En ciertas noches, en mi merecido descanso, me entrego a ensoñaciones reparadoras en las que, sin embargo, sueño con un tesoro escondido en un abismo tapado por gruesas capas de tierra; ¿cuánta sabiduría se puede albergar allá abajo? El abismo me llama por mi nombre; miles, millones de granos de arena me separan de ella, y yo sólo con una pala para cavar; lo hago toda la noche y vencido me tumbo al alba; al despertar la tumba sigue recubierta como si nada hubiese hecho. Comienzo de nuevo. Ciclo infinito en que, sin embargo, hay cosas finitas: el día, la noche, la pala, la arena... yo. Quizás más abajo el abismo comienza su vertiginoso ascenso para encontrarme y la misma fuerza que me detiene se lo impide.
He ampliado la historia a treinta y seis capítulos; a las treinta y seis horas de muerte el cuerpo entra en la fase cromática, adquiriendo un característico color. Este nuevo protagonista intenta darle un mayor sentido al tiempo, pero como despertando de un letargo se ha dado cuenta de que ha invertido muchos años buscando algo cuyo sentido es alegórico; su aspecto ha cambiado y su cabellera y barba se han tornado blanquecinas. Decide quedarse en el lugar donde ha pasado la mayor parte de su vida, sus visiones son confusas y ya no logra distinguir entre los vivos y muertos; en sus dilatados días en el cementerio se da cuenta de que ha perdido el contacto con el mundo real y los que le rodeaban: familias, trabajos, amores, quedan como un punto remoto al cual no puede volver; el cementerio ha sido su refugio, allí en silencio se sumerge en ensoñaciones de las cuales no volverá. El verdadero tesoro fue sumergirse en una infructuosa búsqueda que sin embargo lo llenó de una apasionada ambición hasta el último día de su vida.
He elevado una solicitud para confirmar que la vigilancia puedo llevarla yo solo; no quiero compartir con más nadie el tesoro descubierto; quiero continuar aquí hasta el último día de lo que espero sea una vida longeva preparando mi estancia, y que el ultimo día sea un nuevo comienzo; suprimí los dos últimos capítulos; corregiré, modificaré, ampliaré la historia a innumerables páginas como las estrellas del cielo y la arena del mar; sin embargo, terminaré la historia en ese acogedor lugar que me espera aun antes de nacer. La impostergable cita a la que acudimos todos los vivientes. Burlaré a Leviatán tanto como pueda.
***
He despertado del enorme letargo que implica estar vivo, y quiero continuar el camino en el valle de los muertos para continuar con mi historia inacabada en el otro plano; me llevaré mis sueños muy al fondo, tan profundo como el pozo de Demócrito; el descenso a la oscuridad iluminada por el candil de mi arte.

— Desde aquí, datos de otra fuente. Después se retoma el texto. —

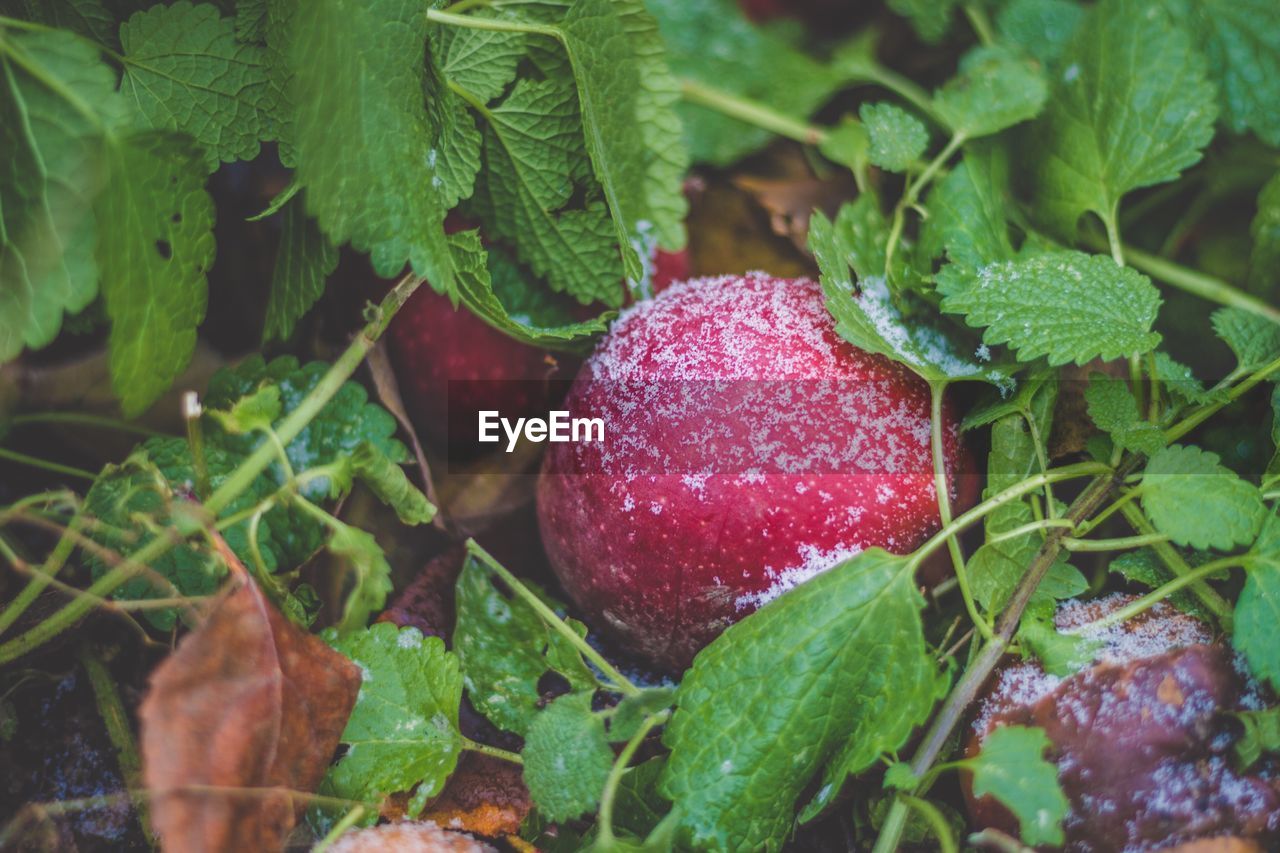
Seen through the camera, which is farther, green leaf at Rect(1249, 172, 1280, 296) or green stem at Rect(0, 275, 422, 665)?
green leaf at Rect(1249, 172, 1280, 296)

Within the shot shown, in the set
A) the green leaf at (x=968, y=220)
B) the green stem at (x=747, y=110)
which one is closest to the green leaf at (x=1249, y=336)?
the green leaf at (x=968, y=220)

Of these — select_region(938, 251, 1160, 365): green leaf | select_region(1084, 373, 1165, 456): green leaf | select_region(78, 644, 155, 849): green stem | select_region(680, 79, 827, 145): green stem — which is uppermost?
select_region(680, 79, 827, 145): green stem

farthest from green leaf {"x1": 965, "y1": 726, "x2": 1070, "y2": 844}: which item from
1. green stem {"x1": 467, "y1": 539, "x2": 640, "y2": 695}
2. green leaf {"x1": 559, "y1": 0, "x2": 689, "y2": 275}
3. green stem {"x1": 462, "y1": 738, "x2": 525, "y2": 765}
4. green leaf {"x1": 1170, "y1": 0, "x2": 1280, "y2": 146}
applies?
green leaf {"x1": 1170, "y1": 0, "x2": 1280, "y2": 146}

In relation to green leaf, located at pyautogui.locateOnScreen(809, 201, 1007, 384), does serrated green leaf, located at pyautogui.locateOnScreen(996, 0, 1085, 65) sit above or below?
above

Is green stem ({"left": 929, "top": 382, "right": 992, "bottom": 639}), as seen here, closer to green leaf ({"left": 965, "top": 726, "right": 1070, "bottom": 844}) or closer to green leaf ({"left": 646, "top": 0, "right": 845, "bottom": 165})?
green leaf ({"left": 965, "top": 726, "right": 1070, "bottom": 844})

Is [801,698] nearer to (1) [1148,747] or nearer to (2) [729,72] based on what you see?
(1) [1148,747]

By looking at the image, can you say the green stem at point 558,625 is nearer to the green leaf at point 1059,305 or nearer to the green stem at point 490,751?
the green stem at point 490,751

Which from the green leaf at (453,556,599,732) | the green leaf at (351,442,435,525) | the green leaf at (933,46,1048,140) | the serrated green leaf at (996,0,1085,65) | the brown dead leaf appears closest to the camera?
the brown dead leaf

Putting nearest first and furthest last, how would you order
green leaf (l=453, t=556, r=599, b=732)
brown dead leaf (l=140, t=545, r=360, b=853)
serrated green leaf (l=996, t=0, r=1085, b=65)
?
brown dead leaf (l=140, t=545, r=360, b=853), green leaf (l=453, t=556, r=599, b=732), serrated green leaf (l=996, t=0, r=1085, b=65)

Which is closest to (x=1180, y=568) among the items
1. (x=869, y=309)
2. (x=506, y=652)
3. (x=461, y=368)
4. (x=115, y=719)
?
(x=869, y=309)
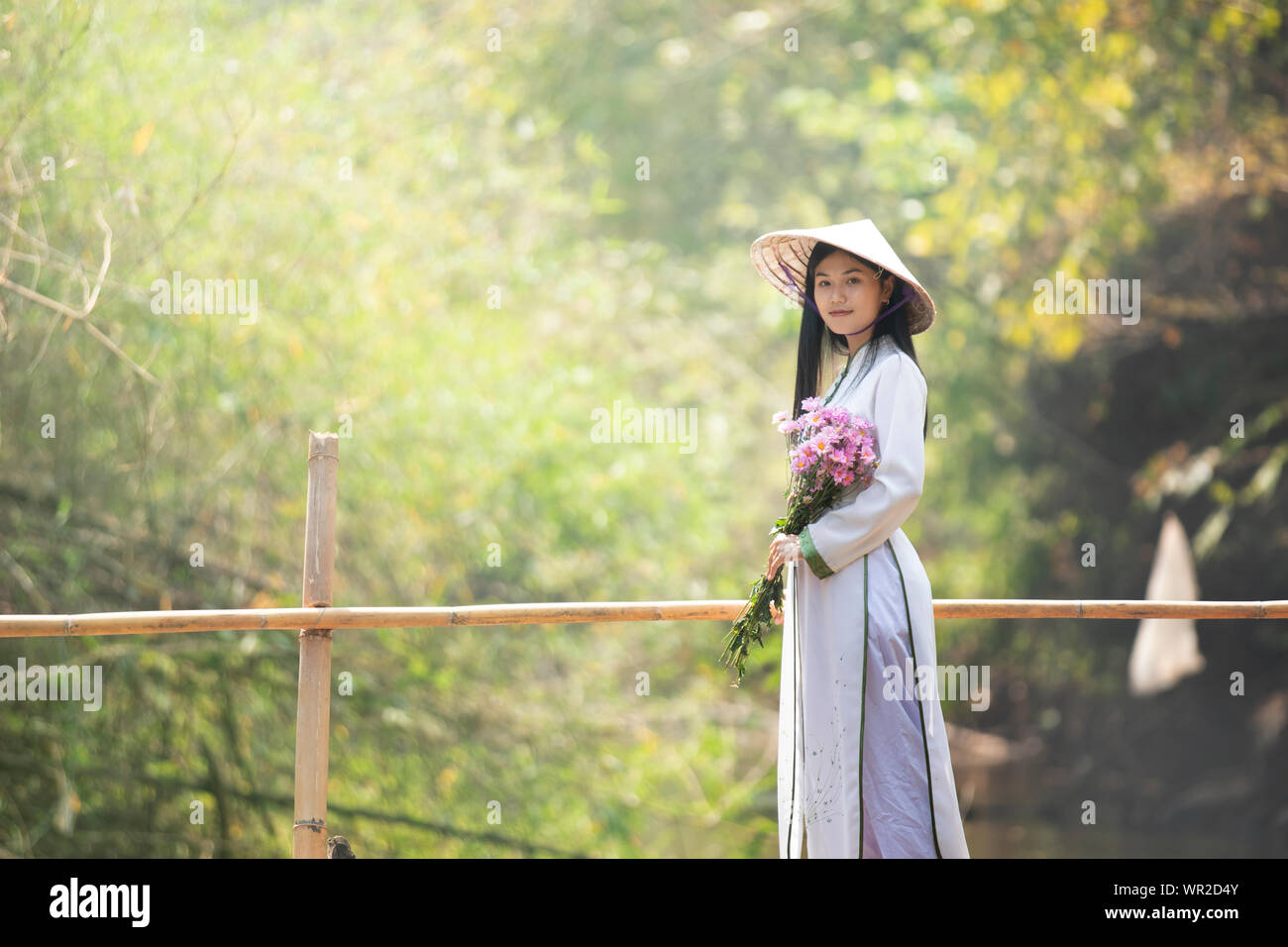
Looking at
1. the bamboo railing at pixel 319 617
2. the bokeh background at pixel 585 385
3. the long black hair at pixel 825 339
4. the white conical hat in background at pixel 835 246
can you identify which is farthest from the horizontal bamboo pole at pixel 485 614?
the bokeh background at pixel 585 385

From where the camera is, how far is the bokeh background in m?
4.82

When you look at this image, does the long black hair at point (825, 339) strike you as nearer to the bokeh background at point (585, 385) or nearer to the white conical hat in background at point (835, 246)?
the white conical hat in background at point (835, 246)

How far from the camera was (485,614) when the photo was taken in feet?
9.98

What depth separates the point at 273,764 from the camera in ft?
17.1

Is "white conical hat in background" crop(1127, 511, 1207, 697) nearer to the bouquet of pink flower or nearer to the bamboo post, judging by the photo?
the bouquet of pink flower

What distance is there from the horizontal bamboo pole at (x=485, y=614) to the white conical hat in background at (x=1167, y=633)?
15.3ft

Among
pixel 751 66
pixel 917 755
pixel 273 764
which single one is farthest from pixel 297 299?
pixel 751 66

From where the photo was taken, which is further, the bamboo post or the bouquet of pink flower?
the bamboo post

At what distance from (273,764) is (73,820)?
77 centimetres

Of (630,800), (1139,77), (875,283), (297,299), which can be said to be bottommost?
(630,800)

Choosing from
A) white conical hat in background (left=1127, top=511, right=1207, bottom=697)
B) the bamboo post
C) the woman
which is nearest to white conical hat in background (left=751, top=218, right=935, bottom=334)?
the woman

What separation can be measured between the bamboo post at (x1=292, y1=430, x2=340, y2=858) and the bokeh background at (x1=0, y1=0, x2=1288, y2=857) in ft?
3.90

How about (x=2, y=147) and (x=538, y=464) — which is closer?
(x=2, y=147)
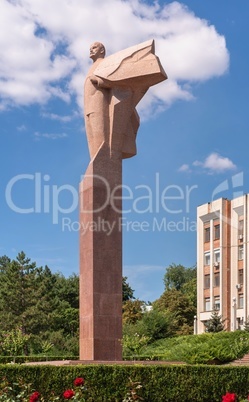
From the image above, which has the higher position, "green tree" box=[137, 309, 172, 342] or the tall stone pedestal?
the tall stone pedestal

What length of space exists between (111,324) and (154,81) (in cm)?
579

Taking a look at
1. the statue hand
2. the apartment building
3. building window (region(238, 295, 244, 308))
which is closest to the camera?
the statue hand

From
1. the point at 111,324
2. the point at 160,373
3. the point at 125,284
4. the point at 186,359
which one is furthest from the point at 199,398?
the point at 125,284

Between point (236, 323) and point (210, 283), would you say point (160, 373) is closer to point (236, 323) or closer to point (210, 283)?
point (236, 323)

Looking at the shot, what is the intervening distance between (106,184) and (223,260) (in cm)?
2443

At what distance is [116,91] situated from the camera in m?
16.1

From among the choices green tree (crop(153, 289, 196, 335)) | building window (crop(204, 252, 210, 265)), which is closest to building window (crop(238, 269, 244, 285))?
building window (crop(204, 252, 210, 265))

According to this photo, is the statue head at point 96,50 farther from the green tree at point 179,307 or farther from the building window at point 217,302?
the green tree at point 179,307

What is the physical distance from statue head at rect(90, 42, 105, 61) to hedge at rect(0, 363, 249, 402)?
812cm

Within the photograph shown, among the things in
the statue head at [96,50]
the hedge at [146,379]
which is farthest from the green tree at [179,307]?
the hedge at [146,379]

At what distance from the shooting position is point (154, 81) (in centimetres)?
1614

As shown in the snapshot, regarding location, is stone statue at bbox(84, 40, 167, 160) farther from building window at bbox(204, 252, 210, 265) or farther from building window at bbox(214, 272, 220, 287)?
building window at bbox(204, 252, 210, 265)

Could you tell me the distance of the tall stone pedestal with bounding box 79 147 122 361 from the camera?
15.0 meters

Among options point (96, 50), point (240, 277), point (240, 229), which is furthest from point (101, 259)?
point (240, 229)
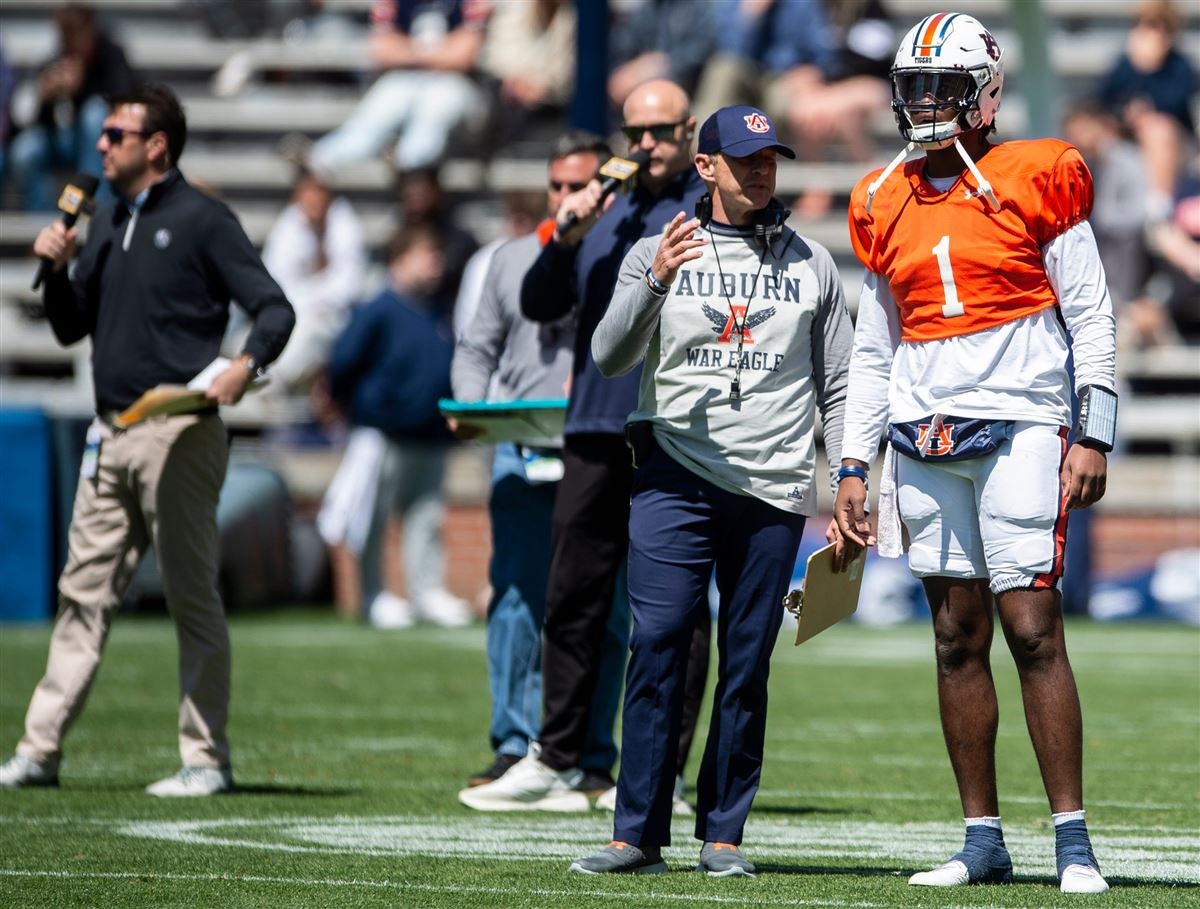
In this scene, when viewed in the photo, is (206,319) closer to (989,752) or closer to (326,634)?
(989,752)

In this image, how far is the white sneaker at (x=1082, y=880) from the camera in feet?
17.7

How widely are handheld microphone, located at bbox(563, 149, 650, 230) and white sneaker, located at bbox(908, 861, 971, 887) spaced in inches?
95.0

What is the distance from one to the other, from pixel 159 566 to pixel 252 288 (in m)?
1.03

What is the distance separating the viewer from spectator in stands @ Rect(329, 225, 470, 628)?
47.5ft

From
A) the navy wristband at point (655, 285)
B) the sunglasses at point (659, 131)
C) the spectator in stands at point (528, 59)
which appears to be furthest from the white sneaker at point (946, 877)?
the spectator in stands at point (528, 59)

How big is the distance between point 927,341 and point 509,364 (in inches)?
105

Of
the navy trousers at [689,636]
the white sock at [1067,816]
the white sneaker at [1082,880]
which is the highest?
the navy trousers at [689,636]

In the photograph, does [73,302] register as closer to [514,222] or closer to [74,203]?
[74,203]

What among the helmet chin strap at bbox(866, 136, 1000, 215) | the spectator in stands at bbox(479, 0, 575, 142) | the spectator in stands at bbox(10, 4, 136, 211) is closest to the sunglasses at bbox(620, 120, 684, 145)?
the helmet chin strap at bbox(866, 136, 1000, 215)

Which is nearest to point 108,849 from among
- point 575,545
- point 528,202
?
point 575,545

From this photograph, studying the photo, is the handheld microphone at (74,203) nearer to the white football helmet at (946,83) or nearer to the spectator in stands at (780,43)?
the white football helmet at (946,83)

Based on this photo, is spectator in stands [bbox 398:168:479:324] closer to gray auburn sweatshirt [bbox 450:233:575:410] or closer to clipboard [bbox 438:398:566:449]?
gray auburn sweatshirt [bbox 450:233:575:410]

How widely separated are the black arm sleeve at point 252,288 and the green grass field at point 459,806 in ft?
5.19

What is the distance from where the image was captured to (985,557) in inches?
221
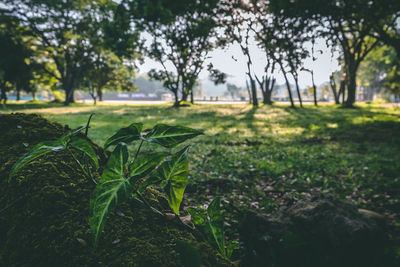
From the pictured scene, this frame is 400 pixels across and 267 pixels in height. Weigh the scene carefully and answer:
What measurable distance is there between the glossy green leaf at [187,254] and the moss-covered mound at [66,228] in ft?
0.46

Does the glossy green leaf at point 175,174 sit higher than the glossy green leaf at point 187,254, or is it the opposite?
the glossy green leaf at point 175,174

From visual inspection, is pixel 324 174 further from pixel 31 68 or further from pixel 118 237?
pixel 31 68

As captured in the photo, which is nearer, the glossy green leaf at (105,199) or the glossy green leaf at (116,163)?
the glossy green leaf at (105,199)

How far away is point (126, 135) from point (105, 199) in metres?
0.29

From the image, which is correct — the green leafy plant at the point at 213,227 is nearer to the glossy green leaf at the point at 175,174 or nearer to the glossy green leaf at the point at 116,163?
the glossy green leaf at the point at 175,174

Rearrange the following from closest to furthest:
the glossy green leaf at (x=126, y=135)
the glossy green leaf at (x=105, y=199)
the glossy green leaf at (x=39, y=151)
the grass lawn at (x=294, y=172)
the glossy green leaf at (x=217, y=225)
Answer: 1. the glossy green leaf at (x=105, y=199)
2. the glossy green leaf at (x=39, y=151)
3. the glossy green leaf at (x=126, y=135)
4. the glossy green leaf at (x=217, y=225)
5. the grass lawn at (x=294, y=172)

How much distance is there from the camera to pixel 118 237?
1000mm

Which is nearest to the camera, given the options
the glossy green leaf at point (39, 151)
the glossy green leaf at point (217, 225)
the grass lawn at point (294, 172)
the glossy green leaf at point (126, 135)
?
the glossy green leaf at point (39, 151)

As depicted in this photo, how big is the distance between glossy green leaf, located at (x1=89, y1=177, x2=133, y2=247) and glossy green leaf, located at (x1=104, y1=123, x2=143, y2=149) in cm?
18

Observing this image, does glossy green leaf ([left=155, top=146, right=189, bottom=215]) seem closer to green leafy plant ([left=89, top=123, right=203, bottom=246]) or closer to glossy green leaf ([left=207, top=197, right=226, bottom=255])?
green leafy plant ([left=89, top=123, right=203, bottom=246])

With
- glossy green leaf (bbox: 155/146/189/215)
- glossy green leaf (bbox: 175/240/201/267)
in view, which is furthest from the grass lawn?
glossy green leaf (bbox: 175/240/201/267)

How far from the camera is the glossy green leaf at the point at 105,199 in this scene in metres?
0.68

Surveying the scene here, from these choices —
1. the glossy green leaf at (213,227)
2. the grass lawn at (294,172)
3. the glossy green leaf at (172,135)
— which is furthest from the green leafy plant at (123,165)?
the grass lawn at (294,172)

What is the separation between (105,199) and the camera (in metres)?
0.73
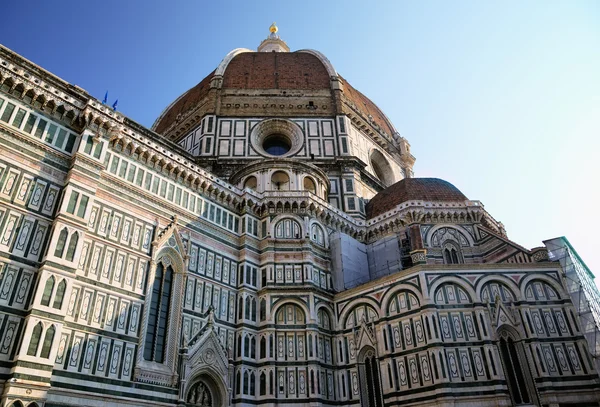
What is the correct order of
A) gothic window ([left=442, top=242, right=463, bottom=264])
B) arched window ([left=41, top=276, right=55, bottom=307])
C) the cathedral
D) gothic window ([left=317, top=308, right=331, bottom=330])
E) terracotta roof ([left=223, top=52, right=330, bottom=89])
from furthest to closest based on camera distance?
terracotta roof ([left=223, top=52, right=330, bottom=89])
gothic window ([left=442, top=242, right=463, bottom=264])
gothic window ([left=317, top=308, right=331, bottom=330])
the cathedral
arched window ([left=41, top=276, right=55, bottom=307])

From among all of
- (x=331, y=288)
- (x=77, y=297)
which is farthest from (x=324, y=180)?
(x=77, y=297)

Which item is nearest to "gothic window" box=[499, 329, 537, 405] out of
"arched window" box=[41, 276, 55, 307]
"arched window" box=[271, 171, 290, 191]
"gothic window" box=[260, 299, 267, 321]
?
"gothic window" box=[260, 299, 267, 321]

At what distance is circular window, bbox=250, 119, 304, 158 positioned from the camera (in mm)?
29859

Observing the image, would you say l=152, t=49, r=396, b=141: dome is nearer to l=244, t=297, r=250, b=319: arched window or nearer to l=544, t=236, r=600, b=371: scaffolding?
l=244, t=297, r=250, b=319: arched window

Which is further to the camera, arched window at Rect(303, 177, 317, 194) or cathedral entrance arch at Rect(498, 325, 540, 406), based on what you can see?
arched window at Rect(303, 177, 317, 194)

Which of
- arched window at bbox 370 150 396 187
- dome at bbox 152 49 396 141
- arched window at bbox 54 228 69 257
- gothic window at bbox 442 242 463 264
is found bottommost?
arched window at bbox 54 228 69 257

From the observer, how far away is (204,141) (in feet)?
96.1

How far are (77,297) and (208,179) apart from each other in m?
8.28

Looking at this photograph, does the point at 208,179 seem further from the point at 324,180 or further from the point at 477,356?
the point at 477,356

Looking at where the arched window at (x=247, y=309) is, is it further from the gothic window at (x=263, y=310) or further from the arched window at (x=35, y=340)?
the arched window at (x=35, y=340)

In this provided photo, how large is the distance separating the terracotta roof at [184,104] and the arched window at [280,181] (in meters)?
11.9

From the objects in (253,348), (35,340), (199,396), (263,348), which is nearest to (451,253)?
(263,348)

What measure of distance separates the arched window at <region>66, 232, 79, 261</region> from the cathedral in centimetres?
5

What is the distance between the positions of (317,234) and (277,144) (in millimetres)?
10296
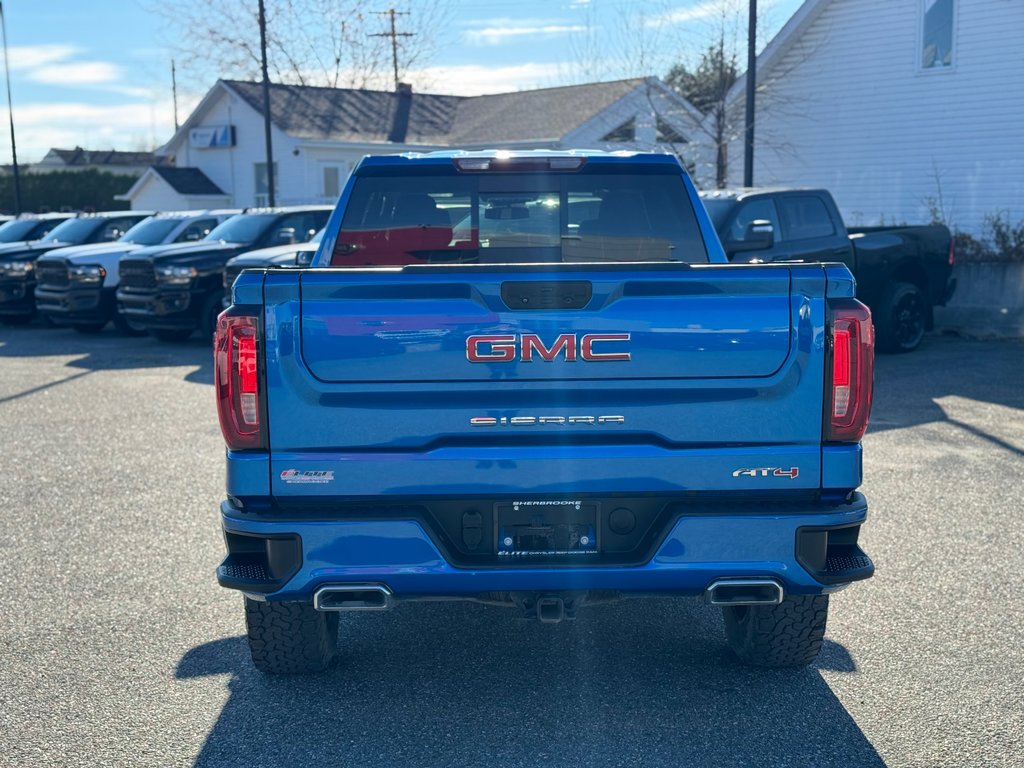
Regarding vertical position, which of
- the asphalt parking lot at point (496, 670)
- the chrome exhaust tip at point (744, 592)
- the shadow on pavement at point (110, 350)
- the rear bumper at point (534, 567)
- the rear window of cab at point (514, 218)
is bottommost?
the shadow on pavement at point (110, 350)

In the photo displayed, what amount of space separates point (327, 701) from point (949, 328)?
14.0 m

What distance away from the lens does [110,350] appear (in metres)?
17.7

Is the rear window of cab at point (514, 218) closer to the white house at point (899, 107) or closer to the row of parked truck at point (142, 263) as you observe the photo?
the row of parked truck at point (142, 263)

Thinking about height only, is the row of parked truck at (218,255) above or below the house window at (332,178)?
below

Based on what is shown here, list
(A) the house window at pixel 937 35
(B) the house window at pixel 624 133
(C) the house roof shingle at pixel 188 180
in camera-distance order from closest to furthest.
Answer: (A) the house window at pixel 937 35 → (B) the house window at pixel 624 133 → (C) the house roof shingle at pixel 188 180

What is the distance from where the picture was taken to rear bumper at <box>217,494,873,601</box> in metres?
3.99

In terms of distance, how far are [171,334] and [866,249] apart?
10.5 metres

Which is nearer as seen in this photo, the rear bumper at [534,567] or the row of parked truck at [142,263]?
the rear bumper at [534,567]

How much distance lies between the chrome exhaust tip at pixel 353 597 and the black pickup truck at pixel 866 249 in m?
8.63

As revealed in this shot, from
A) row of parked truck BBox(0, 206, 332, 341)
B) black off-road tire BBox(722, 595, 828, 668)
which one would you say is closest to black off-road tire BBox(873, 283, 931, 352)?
row of parked truck BBox(0, 206, 332, 341)

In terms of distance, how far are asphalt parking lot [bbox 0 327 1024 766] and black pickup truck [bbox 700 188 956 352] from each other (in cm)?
514

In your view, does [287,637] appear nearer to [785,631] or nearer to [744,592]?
[744,592]

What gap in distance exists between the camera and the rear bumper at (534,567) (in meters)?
3.99

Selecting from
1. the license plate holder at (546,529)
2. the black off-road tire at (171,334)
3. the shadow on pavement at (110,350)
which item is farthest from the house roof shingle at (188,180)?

Estaré allí donde se cruzan los caminos, donde las enredaderas inmarcesibles seguirán su interminable batalla contra los cipreses, en las imágenes en bajorrelieve llenas de tierra y el infinito trinar de pájaros que antecederán mi marcha fúnebre; mis sueños estarán donde nadie pueda verlos; donde, si alguien decide ir de tumba en tumba y llega a la mía, podrá confirmar que la existencia continúa en forma de letras. Cuando las funciones corporales se apaguen, cuando sucumba al irremediable susto de la parálisis total, cuando la audición perciba el último estímulo, seré feliz; ¡oh muerte ¿dónde está tu victoria?! La luz y las tinieblas reclaman su botín de guerra; allí estoy y estaré, donde pueda decir y confirmar que los sueños... continúan bajo tierra.